Weil Asien so weit voraus ist flüchtete STIN lieber nach Kärnten…..
Die KI ist nix Anderes als ein Werkzeug,nur eben ein kompliziertes.
Sie wrd jetzt schon von Kriminellen,Perversen und Scharlatanen mißbraucht. Aber da ist noch mehr drin.
Ein Werkzeug ist nur dann nutzbar für einen Menschen, wenn er es bedienen und beherrschen kann.
Es wird meist von geistig zurückgebliebenen angebetet.

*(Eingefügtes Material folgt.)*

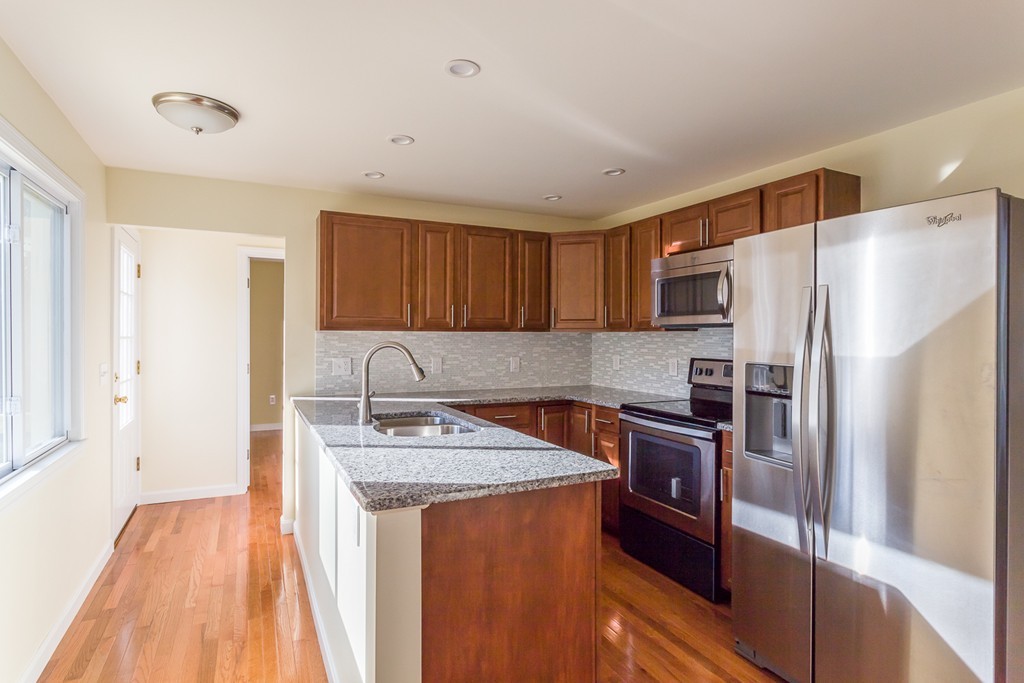 25 Harvard Road Shirley, MA 01464 - Photo 8 of 22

Aber es hilft denen nicht ihr eigenes Gehirn zu nutzen.

berndgrimm
berndgrimm
25 Tage vor
Antwort auf  stin

Das konnte man vor der KI schon mit Google Translate.
Sprache hat mit Verstehen zu tun.
Notfalls kann man sich mit Händen und Füßen verständlich machen.
Ich bin leider nicht sprachbegabt aber kann trotzdem Englisch und Französisch sowie etwas Italienisch,Spanisch ,Portugiesisch , Griechisch und Türkisch und ein wenig Japanisch und Thai.
Wer die Sprache lernt lernt auch die Kultur.
Verstehen heißt auch verstehen wollen.
Ach Russisch habe ich noch vergessen.
Meine erste Frau war sprachbegabt.
Sie war Simultandolmetscher in 6 Sprachen und konnte noch einige andere.Dafür konnte sie nicht rechnen.